Fast-forwarding to 25 years later, Amelia Grimaldi is in love with Gabriele Adorno and finds out that she is Boccanegra’s daughter. With this discovery, the Doge changes his mind about letting plebeian power-broker Paolo marry Amelia. As Paolo plots to kidnap her, Adorno kills one of the culprits but hints at a powerful mastermind behind the scheme. The Doge, under suspicion himself but guessing that the mastermind is Paolo, cunningly asks Paolo to join him in a curse on whoever is behind the kidnap. In retaliation, Paolo poisons Boccanegra’s jug of water. As the Doge reels from the after effects of the poisoned water, Adorno tries to kill him, at which point Amelia tells him about the Doge being her father.

As the rebellion of the patricians is put down, Bocannegra reveals Amelia’s true identity as his daughter and reconciles with his erstwhile rival Fiesco, who is disguised as Amelia’s guardian but is also her grandfather. Boccanegra dies after appointing Adorno Doge.

Erika Grimaldi, as the leading female protagonist Amelia, is a strong and forceful soprano. She tries hard to make the role come alive as the principal link between Boccanegra, Fiesco and Adorno. Yet her shrill and sometimes grating delivery lacks the tenderness to do the job, and she ends up being the weak link, especially when paired with Boccanegra or Adorno. Her entry in Act I, “Come in quest’ora bruna”, the role’s usual calling card, was hardly noticeable.

It’s reasonable to expect that Fiesco, as an aristocrat, may be cold and aloof, but Michele Pertusi’s portrayal was wooden. His projection was sometimes muted and was even drowned by the lower strings in the orchestra in his famous “Il lacerato spirito” in the Prologue, through no fault of the conductor.

Roberto Frontali put in a credible performance as Boccanegra, a wily politician with a big heart.
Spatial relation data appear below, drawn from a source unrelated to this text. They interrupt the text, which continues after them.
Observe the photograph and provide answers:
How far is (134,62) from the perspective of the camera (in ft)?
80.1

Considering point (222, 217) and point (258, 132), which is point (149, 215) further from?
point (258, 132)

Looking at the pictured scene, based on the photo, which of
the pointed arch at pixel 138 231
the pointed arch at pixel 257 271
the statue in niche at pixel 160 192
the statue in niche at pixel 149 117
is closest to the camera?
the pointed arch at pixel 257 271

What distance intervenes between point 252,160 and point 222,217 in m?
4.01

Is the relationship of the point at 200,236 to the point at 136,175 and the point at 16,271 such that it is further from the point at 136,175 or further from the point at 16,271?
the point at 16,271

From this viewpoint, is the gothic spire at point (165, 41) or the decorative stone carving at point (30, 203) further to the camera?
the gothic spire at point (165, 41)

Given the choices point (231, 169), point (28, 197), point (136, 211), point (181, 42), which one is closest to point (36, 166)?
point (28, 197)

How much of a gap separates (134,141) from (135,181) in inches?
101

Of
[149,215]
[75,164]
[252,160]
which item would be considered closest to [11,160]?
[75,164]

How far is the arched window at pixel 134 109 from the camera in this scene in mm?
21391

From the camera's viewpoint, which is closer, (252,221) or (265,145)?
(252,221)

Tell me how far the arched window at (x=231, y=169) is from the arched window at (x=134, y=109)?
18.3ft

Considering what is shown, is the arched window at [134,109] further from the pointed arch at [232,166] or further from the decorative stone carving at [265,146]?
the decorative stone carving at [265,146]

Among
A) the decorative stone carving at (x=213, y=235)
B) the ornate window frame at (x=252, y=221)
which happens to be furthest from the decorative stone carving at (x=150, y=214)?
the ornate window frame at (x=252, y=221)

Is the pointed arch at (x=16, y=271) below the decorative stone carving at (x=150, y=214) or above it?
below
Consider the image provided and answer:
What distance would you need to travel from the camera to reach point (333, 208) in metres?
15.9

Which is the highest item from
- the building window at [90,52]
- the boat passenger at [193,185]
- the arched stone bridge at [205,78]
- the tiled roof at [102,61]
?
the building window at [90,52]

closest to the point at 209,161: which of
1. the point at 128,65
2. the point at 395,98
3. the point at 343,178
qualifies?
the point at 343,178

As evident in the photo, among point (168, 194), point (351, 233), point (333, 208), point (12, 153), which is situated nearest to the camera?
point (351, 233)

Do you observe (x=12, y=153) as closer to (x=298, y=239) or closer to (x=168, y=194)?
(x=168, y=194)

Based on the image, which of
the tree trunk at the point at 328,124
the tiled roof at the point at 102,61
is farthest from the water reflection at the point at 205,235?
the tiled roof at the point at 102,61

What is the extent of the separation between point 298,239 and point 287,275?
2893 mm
Sonorous, smooth and warm, his voice was just right for the part, emphatic where it needs to be, authoritative in the Council Chamber scene, and full of pathos as he lay dying in Act III. He should take credit for shoring up an otherwise patchy vocal offering in the production.

The real surprise was Giorgio Berrugi’s Adorno. The expressiveness of his silky voice matched his acting. His portrayal of Adorno was passionate, varied and compelling, with delightful lyricism in “Sento avvampar nell’anima”.

Sylvano Bussotti’s set is simple but effective, consisting of a series of hung meshes painted to give a three-dimensional effect of a castle. A constant projection of ocean waves in the cyclorama at the back is a reminder of the maritime environment of Genoa. On the other hand, the costumes are sumptuous, colourful and opulent. Bocannegra goes through several costume changes that reflect the mood of the action, from simple garb made of rough material before his election, to a shiny gown in the Council Chamber scene, and crimson pyjama-like robe at the end.

Roberto Abbado and the Teatro Regio Torino orchestra delivered impeccable musical support to the action on stage. The warm and luscious tone of the strings brought evocative colour to the sombre tale. Instrumental layers were well differentiated, and while the brass intensified the action, the woodwinds gave the emotional moments a delicate touch. Rarely have I noticed the orchestra so much in an opera.